== AIM OF THE EXERCISE ==
Copy out every line of the data that follows, exactly.
*** Begin section ***
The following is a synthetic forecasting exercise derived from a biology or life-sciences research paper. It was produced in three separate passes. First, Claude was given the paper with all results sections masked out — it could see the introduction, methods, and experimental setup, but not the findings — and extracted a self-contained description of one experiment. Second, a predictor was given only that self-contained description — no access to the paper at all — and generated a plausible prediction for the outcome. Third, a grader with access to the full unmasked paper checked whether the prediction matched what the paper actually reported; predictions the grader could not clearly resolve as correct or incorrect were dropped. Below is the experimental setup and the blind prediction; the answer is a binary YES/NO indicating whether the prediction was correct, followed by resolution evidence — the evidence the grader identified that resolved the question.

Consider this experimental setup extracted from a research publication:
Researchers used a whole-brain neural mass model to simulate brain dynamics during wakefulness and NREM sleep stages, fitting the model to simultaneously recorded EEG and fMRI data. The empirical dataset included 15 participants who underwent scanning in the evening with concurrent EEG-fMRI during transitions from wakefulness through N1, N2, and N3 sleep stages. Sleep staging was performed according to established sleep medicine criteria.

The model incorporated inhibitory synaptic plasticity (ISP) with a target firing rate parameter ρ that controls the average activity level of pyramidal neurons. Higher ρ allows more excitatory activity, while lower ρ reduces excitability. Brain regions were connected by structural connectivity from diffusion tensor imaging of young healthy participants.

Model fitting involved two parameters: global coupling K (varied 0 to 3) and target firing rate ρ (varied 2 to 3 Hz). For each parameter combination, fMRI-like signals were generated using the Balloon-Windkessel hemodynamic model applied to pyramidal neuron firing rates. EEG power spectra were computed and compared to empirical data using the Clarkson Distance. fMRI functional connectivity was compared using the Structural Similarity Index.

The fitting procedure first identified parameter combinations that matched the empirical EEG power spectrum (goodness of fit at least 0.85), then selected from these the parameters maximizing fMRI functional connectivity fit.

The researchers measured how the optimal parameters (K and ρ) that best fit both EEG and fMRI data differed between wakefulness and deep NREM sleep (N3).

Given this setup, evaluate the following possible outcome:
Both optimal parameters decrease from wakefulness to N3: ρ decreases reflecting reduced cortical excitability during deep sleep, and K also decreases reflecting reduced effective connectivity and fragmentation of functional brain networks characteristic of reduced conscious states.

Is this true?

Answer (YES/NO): YES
*** End section ***
== TASK ANSWER ==
The following is a synthetic forecasting exercise derived from a biology or life-sciences research paper. It was produced in three separate passes. First, Claude was given the paper with all results sections masked out — it could see the introduction, methods, and experimental setup, but not the findings — and extracted a self-contained description of one experiment. Second, a predictor was given only that self-contained description — no access to the paper at all — and generated a plausible prediction for the outcome. Third, a grader with access to the full unmasked paper checked whether the prediction matched what the paper actually reported; predictions the grader could not clearly resolve as correct or incorrect were dropped. Below is the experimental setup and the blind prediction; the answer is a binary YES/NO indicating whether the prediction was correct, followed by resolution evidence — the evidence the grader identified that resolved the question.

Consider this experimental setup extracted from a research publication:
Researchers used a whole-brain neural mass model to simulate brain dynamics during wakefulness and NREM sleep stages, fitting the model to simultaneously recorded EEG and fMRI data. The empirical dataset included 15 participants who underwent scanning in the evening with concurrent EEG-fMRI during transitions from wakefulness through N1, N2, and N3 sleep stages. Sleep staging was performed according to established sleep medicine criteria.

The model incorporated inhibitory synaptic plasticity (ISP) with a target firing rate parameter ρ that controls the average activity level of pyramidal neurons. Higher ρ allows more excitatory activity, while lower ρ reduces excitability. Brain regions were connected by structural connectivity from diffusion tensor imaging of young healthy participants.

Model fitting involved two parameters: global coupling K (varied 0 to 3) and target firing rate ρ (varied 2 to 3 Hz). For each parameter combination, fMRI-like signals were generated using the Balloon-Windkessel hemodynamic model applied to pyramidal neuron firing rates. EEG power spectra were computed and compared to empirical data using the Clarkson Distance. fMRI functional connectivity was compared using the Structural Similarity Index.

The fitting procedure first identified parameter combinations that matched the empirical EEG power spectrum (goodness of fit at least 0.85), then selected from these the parameters maximizing fMRI functional connectivity fit.

The researchers measured how the optimal parameters (K and ρ) that best fit both EEG and fMRI data differed between wakefulness and deep NREM sleep (N3).

Given this setup, evaluate the following possible outcome:
Both optimal parameters decrease from wakefulness to N3: ρ decreases reflecting reduced cortical excitability during deep sleep, and K also decreases reflecting reduced effective connectivity and fragmentation of functional brain networks characteristic of reduced conscious states.

Is this true?

Answer (YES/NO): YES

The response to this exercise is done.